INFORMATION SHOWN:
+ + + + +

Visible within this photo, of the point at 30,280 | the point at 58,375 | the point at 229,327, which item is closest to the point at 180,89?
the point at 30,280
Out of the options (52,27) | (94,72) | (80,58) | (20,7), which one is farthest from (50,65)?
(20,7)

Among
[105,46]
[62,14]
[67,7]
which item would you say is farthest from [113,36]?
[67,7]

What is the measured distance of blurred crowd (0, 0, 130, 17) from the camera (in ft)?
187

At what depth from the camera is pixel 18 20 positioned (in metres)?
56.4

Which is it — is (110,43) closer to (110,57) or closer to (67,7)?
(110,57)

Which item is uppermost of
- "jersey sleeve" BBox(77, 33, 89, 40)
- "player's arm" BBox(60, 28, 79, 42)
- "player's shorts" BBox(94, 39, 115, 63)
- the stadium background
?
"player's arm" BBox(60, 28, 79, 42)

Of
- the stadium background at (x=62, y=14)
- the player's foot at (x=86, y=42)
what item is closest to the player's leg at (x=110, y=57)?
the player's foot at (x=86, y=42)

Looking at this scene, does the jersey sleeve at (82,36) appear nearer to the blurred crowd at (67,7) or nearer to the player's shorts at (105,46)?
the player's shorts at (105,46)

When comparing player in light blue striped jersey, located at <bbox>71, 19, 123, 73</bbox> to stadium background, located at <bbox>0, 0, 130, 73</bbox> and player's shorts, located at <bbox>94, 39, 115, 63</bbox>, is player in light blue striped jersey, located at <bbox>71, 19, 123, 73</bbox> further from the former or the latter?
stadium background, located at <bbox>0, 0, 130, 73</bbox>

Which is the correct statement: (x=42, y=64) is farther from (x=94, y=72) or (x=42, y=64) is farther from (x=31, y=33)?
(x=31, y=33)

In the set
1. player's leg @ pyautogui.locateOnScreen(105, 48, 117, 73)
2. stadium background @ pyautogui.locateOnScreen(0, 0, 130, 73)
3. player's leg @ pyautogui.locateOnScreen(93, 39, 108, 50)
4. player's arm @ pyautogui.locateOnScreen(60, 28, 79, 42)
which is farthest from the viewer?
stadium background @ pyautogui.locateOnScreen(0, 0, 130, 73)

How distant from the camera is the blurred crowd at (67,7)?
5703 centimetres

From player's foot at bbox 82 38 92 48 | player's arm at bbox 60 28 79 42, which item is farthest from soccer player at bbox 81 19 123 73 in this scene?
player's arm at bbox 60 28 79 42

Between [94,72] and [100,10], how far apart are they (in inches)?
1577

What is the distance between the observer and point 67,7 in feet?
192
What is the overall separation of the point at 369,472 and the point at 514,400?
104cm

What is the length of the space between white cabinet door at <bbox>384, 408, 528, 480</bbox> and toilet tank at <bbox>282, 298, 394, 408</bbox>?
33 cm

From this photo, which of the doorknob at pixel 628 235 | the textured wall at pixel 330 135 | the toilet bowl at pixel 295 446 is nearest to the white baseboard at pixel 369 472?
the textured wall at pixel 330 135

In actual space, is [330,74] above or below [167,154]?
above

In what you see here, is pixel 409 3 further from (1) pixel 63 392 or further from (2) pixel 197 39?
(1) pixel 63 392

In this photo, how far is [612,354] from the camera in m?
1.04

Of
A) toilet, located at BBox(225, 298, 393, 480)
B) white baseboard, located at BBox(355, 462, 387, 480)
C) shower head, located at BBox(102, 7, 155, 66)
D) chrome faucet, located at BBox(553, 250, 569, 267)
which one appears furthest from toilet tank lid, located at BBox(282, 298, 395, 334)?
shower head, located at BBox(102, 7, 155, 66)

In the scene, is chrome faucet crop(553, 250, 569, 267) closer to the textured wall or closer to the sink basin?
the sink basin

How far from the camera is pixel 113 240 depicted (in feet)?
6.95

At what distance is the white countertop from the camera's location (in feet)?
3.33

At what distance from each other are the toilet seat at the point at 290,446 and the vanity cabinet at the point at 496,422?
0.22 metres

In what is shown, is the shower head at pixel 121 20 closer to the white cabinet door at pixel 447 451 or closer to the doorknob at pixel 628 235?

+ + + + +

GOAL: Lay out the material from the line containing "At what distance is" through the end of the material as a Markdown table with columns Row and Text. Give each line its own row and leave out blank lines.

EXERCISE ANSWER:
| Row | Text |
|---|---|
| 1 | At what distance is the white countertop from the camera's location (in feet)? |
| 2 | 3.33 |
| 3 | At what distance from each other are the toilet seat at the point at 290,446 and the vanity cabinet at the point at 496,422? |
| 4 | 0.22 metres |
| 5 | In what is shown, is the shower head at pixel 121 20 closer to the white cabinet door at pixel 447 451 or closer to the doorknob at pixel 628 235? |